7. かたちなきもの
アズちゃんは無言で、早足で入り口に向かう。繋がれた私はその速度に合わせる。
外の窓口でチケットを買って、自動ドアを抜けて。
青いせかい。
水と、生き物と、光のせかい。
アズちゃんは歩みを止めて、ぐるぐると辺りを見回した。
「すごいね。安土、こんなきれいなせかい初めて来た」
再び歩き始めたアズちゃん。だけれどその速度はとてもゆっくり。一歩進む毎に、新しい何かを探している。
「水族館、来たことなかったの?」
「うん。今日が初めて」
そうだったんだ。
「初めてのきれいなせかいを、チナちゃんと見られて嬉しい」
笑ったアズちゃんの顔が、薄い青色に染まっている。きっと、私の顔も同じ色に染まっている。
いろいろなかたちの水槽の中に、いろいろな生き物がいた。
陸地とは全然違う、不思議な生き物たち。
私は、水族館が少しだけ怖い。異世界だから。吸い込まれるような感覚があるから。不思議だから。
何よりも、きれいだから。
この世の神秘という名の、美しくも畏れ多いものたちに囲まれているという感覚。あまりにも身近な非日常。
上を見上げると、天井に広がる水槽の中で小さな神秘たちが私の頭上を泳ぎ去っていった。
アズちゃんは首が痛くなるんじゃないかと心配になるくらい、一心に上だけを見詰めている。神秘の光を受けるその横顔を、私はずっと見詰めていたい気持ちだった。
アズちゃんはそんな私に気付いているのかいないのか、こちらも見ずにきれいなせかいに入り込んでいる。
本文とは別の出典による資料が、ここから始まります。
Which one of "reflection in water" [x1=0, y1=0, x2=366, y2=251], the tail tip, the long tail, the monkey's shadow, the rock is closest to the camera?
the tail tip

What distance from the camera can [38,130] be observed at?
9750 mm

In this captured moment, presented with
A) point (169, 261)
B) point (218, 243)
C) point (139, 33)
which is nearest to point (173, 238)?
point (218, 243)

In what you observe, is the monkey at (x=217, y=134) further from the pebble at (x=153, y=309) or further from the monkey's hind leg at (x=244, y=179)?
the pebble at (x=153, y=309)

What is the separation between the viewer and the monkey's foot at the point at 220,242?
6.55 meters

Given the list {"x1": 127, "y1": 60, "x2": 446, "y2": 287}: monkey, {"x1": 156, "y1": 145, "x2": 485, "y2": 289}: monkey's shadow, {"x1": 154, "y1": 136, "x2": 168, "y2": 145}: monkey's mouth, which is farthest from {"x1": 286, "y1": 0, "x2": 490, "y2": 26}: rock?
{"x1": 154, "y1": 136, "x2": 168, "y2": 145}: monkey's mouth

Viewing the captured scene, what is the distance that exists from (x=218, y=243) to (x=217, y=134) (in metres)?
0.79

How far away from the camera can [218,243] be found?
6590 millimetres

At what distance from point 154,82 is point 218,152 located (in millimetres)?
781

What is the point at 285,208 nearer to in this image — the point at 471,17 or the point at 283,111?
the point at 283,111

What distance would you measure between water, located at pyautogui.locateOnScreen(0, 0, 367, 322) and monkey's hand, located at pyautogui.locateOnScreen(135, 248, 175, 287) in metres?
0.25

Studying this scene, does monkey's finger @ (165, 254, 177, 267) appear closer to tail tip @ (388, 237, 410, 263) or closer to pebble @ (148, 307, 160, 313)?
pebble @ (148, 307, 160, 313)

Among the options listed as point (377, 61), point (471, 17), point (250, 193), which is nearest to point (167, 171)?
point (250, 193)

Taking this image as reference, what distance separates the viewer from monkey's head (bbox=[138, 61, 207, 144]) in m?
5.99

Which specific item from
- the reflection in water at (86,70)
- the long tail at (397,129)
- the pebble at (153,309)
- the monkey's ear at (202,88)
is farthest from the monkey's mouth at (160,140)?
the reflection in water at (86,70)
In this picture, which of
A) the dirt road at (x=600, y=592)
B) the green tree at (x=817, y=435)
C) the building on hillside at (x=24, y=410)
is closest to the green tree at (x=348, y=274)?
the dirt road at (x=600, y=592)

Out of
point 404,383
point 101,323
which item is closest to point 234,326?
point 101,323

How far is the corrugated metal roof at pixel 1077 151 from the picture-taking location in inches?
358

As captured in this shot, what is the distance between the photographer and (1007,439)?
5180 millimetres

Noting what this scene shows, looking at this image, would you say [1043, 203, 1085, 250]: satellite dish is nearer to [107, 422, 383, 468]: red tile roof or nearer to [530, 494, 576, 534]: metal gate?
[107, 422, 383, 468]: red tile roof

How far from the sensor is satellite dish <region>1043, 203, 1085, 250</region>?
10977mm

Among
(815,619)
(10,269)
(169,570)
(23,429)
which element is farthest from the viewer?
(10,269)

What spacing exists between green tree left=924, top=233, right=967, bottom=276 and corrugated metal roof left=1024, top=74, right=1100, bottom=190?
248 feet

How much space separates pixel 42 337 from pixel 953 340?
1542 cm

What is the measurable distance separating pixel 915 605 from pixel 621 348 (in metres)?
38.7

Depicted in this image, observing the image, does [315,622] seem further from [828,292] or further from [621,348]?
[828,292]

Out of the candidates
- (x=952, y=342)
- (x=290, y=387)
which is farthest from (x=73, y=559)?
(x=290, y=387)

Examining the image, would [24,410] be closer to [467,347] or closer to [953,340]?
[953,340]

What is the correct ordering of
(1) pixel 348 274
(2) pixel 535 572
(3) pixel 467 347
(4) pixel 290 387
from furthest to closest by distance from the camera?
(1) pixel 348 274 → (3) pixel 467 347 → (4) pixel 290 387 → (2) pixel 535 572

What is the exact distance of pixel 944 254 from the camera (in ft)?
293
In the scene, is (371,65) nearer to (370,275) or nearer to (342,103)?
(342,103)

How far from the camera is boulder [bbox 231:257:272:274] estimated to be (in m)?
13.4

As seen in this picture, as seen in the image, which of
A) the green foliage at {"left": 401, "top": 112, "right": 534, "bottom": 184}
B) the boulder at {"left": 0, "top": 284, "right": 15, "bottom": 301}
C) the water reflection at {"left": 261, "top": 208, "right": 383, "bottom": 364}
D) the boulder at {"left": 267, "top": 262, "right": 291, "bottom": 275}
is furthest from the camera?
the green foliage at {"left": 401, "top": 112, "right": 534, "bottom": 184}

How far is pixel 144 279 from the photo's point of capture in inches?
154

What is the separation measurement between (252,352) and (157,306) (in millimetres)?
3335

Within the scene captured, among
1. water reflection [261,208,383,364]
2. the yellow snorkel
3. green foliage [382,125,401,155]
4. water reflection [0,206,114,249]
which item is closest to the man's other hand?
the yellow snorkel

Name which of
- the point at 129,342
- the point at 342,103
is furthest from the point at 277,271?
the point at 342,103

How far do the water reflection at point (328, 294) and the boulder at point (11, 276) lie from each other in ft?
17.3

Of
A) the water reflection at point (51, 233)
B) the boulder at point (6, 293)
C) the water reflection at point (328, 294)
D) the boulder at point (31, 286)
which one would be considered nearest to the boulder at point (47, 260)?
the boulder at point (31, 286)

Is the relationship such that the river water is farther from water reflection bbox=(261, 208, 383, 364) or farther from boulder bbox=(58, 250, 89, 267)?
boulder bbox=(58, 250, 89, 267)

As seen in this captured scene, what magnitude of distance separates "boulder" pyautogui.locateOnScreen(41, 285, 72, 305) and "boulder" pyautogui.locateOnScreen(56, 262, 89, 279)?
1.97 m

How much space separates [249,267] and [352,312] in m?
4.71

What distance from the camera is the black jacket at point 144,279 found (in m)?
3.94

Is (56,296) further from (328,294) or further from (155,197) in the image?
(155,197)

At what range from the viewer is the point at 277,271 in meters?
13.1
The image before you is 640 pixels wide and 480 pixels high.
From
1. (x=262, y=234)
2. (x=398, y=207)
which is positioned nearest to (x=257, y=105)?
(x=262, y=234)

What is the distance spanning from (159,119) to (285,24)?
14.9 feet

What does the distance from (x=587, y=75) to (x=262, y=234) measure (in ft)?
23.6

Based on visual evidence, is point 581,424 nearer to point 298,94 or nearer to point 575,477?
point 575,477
ここもやっぱり空調が効いていて、アズちゃんの体温は変わらず私の隣にある。
ドーム型の水槽を抜けて、円筒形の水槽が立ち並ぶ空間。そのひとつひとつには海月たちがふわふわと漂っている。
あ、アズちゃんだ。そう思った。
これはアズちゃんの、来世の理想。
水槽いっぱいに詰め込まれた曖昧なふわふわを、私は写真に納めた。右手はアズちゃんと繋がっているので、左手操作だ。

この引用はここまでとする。